あらすじ……バミューダ海域を航行していたアメリカの客船が消息を絶ち、捜索隊が結成され、フォスター中尉が乗った海軍のイージス艦がバミューダ海域へと向かう、生存者を発見したフォスターだったが、「カギ十字が……」と言い残して生存者は絶命してしまう。間もなくして、イージス艦に謎の巨大物体が接近、僚艦が巨大物体に攻撃され沈没する。辛くも逃げ出したフォスターは、海中からハーケンクロイツを書いた巨大潜水艦が現れるのを目撃する。それは1945年、ナチス・ドイツ軍は敗北が予期して海底にナチスの秘密基地を建設し、数十年以上の時を経て逆襲に転じた海底ナチス軍だった!海底ナチスの軍勢がマイアミへと進撃を始める中、米軍は総力を結集して海底ナチス軍へと立ち向かうが……


[レビュー]

 月や地底からナチスが攻めてくる映画が作られ、何とかして三番、四番煎じを作れないかと業を煮やした映画クリエイターが「そうだ、海底からナチスが攻めてくるのはやってないんじゃないか?」という浅はかな理由で作ってしまった低予算アクション映画。資料映像の流用や、安っぽい合成に目も当てられないCGを多用して作られた映画であり、その内容は非常にゆるい。

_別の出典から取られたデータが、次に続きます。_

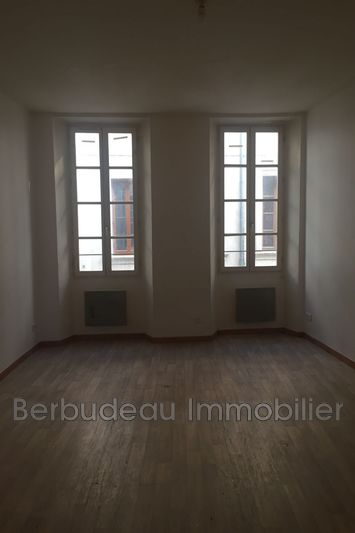 Photo Appartement Carpentras Centre-ville,  Location appartement  2 pièces   42 m²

 まず何でナチスが数十年間も海底に隠居していたのか、その間一体何をやっていたのか、どうやって海底で生活できていたのか、そういった説明は一切していないし、なぜヒトラーやナチス高官たちが全く老けておらず存命なのか。そうした疑問に対して答えるつもりは一切なく、ただ単にと「ナチスのテクノロジーが凄いから」という言葉で片付けられるこの潔さ!突っ込んだら負けだというクリエイターたちの開き直りがいっそ清々しく思える。


 海底ナチス軍団は実に独創的な方法と手段でアメリカを攻撃してくる。島ほどの大きさがある巨大な潜水艦や、海底でも陸上でも自由自在に動けるナチスの潜水スーツ(気圧に関する説明や理付けは一切なし)、さらにナチスの手で改良された生物兵器ナチ・シャークにナチ・オクトパス!それらが大挙してマイアミへ襲い掛かるのだが……なんでよりよにってマイアミなんだ?ニューヨークとかワシントンとかもっと良い侵攻目標あるだろ普通。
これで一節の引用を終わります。